"You shall not commit adultery" (Exodus 20:14).
IDEA: A covenant relationship is dynamic, not static.
PURPOSE: To help listeners understand how a covenant relationship can grow and develop.
Have you ever done much premarital counseling?
Did you go through premarital counseling before you were married?
What subjects are usually covered in these sessions? Issues of money, sex, in-laws, communication, etc.
Do we think much about the vows each will make at a marriage altar?
A couple can swear to all kinds of things with no realization what they are saying.
I. In the vows in Christian marriage, each person in the couple enters into a covenant relationship with the other person.
They make enormous promises to one another.
They are swearing, “When no one else is there for you, I’ll be there.”
They are swearing, “I am giving myself to you unconditionally and am throwing my date book away.”
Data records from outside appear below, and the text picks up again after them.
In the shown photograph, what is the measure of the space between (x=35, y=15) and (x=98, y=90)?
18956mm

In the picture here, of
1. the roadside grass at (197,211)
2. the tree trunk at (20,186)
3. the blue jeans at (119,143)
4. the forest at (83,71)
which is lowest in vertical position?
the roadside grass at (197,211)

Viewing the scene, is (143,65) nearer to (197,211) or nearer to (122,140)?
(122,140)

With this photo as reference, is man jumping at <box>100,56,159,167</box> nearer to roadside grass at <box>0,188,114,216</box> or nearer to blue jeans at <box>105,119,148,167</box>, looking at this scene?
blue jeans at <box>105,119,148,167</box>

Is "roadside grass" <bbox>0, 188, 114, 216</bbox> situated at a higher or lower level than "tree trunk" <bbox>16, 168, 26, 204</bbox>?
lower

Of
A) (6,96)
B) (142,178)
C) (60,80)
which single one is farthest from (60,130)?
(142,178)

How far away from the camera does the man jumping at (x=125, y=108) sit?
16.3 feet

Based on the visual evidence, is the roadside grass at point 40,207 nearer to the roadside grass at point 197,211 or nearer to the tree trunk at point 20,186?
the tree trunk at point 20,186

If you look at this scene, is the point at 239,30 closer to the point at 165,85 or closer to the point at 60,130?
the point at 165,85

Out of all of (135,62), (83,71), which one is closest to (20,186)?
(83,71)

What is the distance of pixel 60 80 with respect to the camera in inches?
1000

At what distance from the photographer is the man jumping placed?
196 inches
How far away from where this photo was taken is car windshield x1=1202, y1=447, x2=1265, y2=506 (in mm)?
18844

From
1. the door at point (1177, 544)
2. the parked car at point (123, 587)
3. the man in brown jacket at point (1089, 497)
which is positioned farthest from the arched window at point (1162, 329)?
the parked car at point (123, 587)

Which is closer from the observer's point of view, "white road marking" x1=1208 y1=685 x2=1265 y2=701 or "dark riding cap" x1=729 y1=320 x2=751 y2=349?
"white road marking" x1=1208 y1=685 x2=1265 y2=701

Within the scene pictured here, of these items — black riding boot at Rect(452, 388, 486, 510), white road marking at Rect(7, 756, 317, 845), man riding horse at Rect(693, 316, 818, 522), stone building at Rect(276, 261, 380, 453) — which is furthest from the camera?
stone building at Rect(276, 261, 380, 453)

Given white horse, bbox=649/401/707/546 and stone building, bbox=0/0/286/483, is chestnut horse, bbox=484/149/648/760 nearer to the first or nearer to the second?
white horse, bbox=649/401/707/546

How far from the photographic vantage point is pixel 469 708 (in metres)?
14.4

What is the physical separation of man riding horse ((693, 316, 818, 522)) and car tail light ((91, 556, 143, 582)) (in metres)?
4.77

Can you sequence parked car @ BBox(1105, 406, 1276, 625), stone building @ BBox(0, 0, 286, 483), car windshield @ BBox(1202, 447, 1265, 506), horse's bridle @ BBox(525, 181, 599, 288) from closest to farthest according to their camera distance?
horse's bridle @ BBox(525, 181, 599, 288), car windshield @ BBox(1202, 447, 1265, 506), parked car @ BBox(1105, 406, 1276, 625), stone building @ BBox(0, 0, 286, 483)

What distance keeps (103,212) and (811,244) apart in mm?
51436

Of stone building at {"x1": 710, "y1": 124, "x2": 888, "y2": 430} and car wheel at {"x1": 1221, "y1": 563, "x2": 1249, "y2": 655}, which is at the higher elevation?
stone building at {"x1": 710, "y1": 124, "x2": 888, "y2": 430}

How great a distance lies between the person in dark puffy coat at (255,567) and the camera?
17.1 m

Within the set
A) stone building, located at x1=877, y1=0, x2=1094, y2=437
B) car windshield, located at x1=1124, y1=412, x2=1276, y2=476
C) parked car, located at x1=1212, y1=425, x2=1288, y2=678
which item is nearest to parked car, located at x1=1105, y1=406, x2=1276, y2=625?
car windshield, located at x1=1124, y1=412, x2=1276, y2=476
They are swearing, “This commitment is not going to depend on circumstances–sickness or health, poverty or wealth.”
If a couple takes seriously those vows that they make in the presence of God and before witnesses, what effect should that have in the marriage?
The marriage itself is not nearly as satisfying as the marriage ceremony.
There’s a way in which this covenant is both the spark that starts the engine and the fuel that keeps the engine running.
The initial commitment, if it is understood, is the beginning of a relationship, and as the relationship develops, the covenant is made deeper and more satisfying.
Would you agree that a couple after 25 years of marriage can have a rich relationship that they could not have dreamed of when they first married? All the elements of the original covenant have been made rich through the giving and receiving in the relationship.